天皇のプレッツェル
イラク戦争の時のブッシュの演説を聞いていて「かっこいいなあ」と思ったことが何度もあります。「いかんいかん」と思うのですが、かっこいいものはかっこいい。「本来は望む戦いではないが、こうなってしまってはしかたない。私はしりぞくことはせず戦う」という静かで断固とした決意がシンプルな言葉で語られていました。
ハリソン・フォードがテロリストと戦う大統領の役を演じた映画がありましたが、ああいう映画に出てくる「かっこいい大統領」の類型によく似ています。ブッシュの演説はプロの演じる大統領と甲乙つげかたいレベルだと思います。狭義のかっこよさではさすがにハリソン・フォードにわずかに劣りますが、ブッシュにはそれを補うだけの「リアリティ」がある。どちらもアメリカ人の心の中にある「大人」のシンボルを体現化する商売ですから、この場合、どちらがプロでどちらがアマチュアなのかよくわかりませんが。
ただ、ハリソン・フォードは撮影が終わったら豪邸の奥にひっこむことができますが、ブッシュの方は24時間営業です。その分だけ、厳しいものがあると思います。だから、プレッツェルを喉につまらせるなんていう、フロイトが生きてたら手を叩いて喜びそうなことをしでかす。いつもいつも沈着冷静な「大人」をやっているので、影の部分が吹き出してくるんですね。そう言えば、パパブッシュも日本に来た時、晩餐会で気持ち悪くなってゲーゲーというかなりカッコ悪いことをしてます。

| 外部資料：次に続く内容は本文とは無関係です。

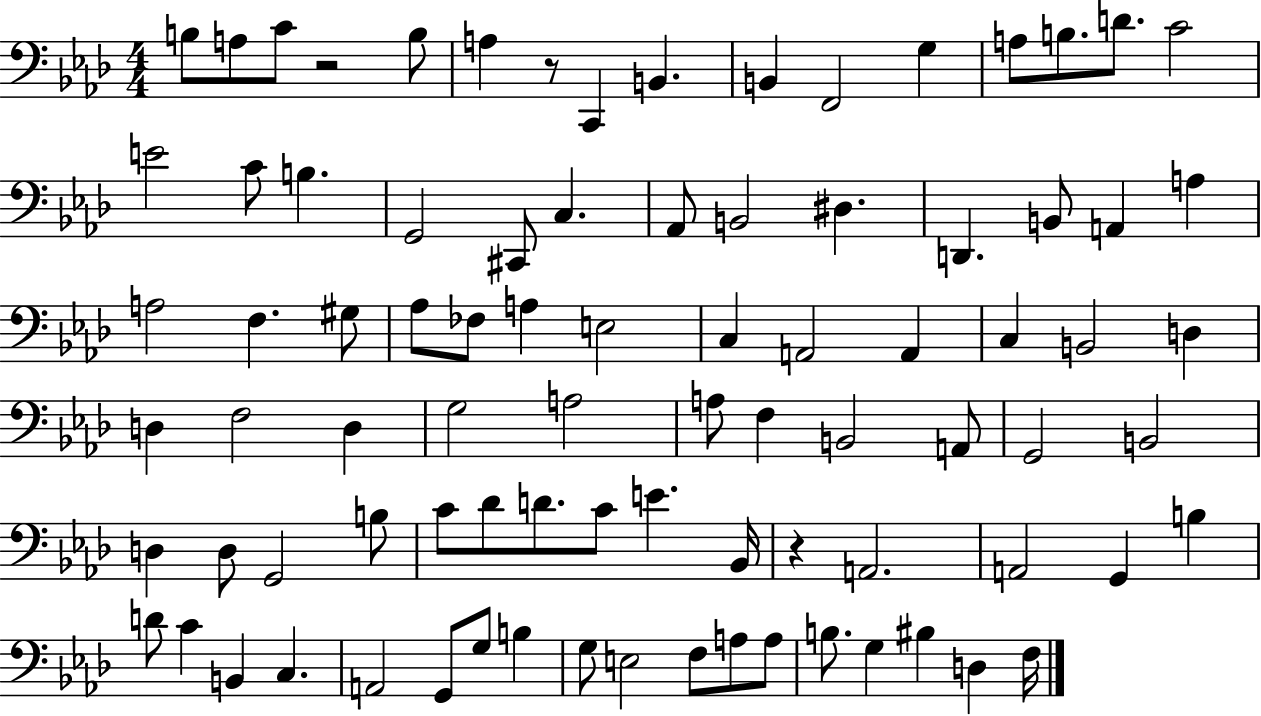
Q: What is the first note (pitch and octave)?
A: B3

でも、こういう影の部分をある程度晒せる人格の方が健全な人格ですね。
日本では、国民の心の中の「大人」の象徴は天皇の仕事です。憲法でそんな仕事を決められてしまうあの方も、さぞかし大変だと思います。いや、どうなんだろ。素でやっててああなるのかもしれない。私はあの方よりだいぶ育ちが悪いんで、よくわかりません。

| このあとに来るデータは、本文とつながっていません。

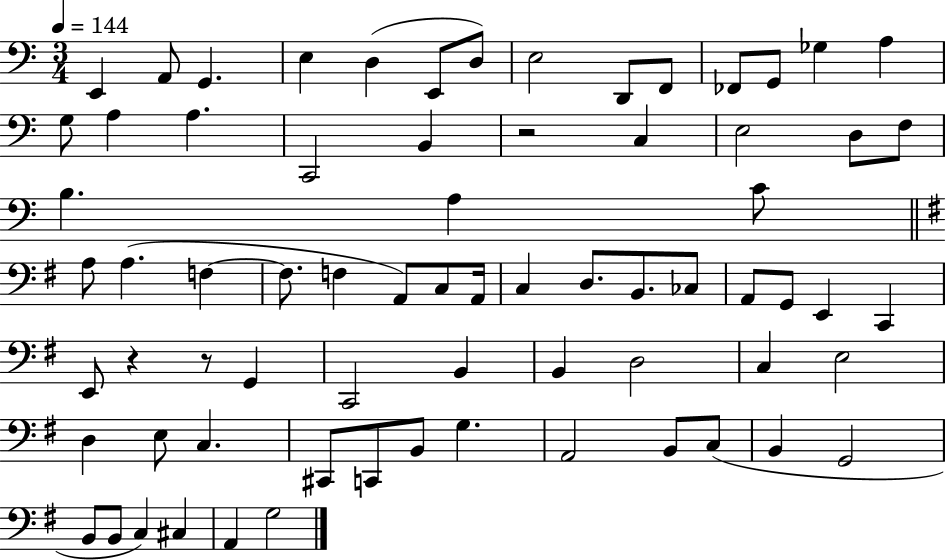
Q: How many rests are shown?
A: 3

天皇にとって「プレッツェル」に相当する「大人」じゃない部分が吹き出した事件が、あるのかないのかそれはわからない。でも、そういう失態があったとしても日本では、なかなか外に出てこないのではないかと思います。例えば、天皇家の日常生活が時々テレビ紹介されますが、パソコンやネットをやっているのかどうかは不明ですよね。
雅子様だったら、あなたや私よりずっとうまくパソコンを使いこなしていても不思議ではないかと思いますが、宮内庁御用達サイトのリンク集なんっていうのは見たことがない。カステラや果物と違って、こういうものには「大人」の選択肢が無いんでしょうね。どういうサイトを選んでも「大人」のイメージに合わない。そういう「象徴」からはずれた「プレッツェル」的なことは、全部隠蔽されているのだと思います。そしてそれは、天皇家や宮内庁の意思ではなく、国民がそういうことを望んでいるのだと思います。
日本で「大人」のイメージが固すぎて狭すぎるのは、そういう事情なのかもしれません。でも最近は、「ひろゆき」という「ひろひと」の影の部分を受け持つ人がいるので、アメリカよりトータルで健全な表現のある国になったと思うこともありますが。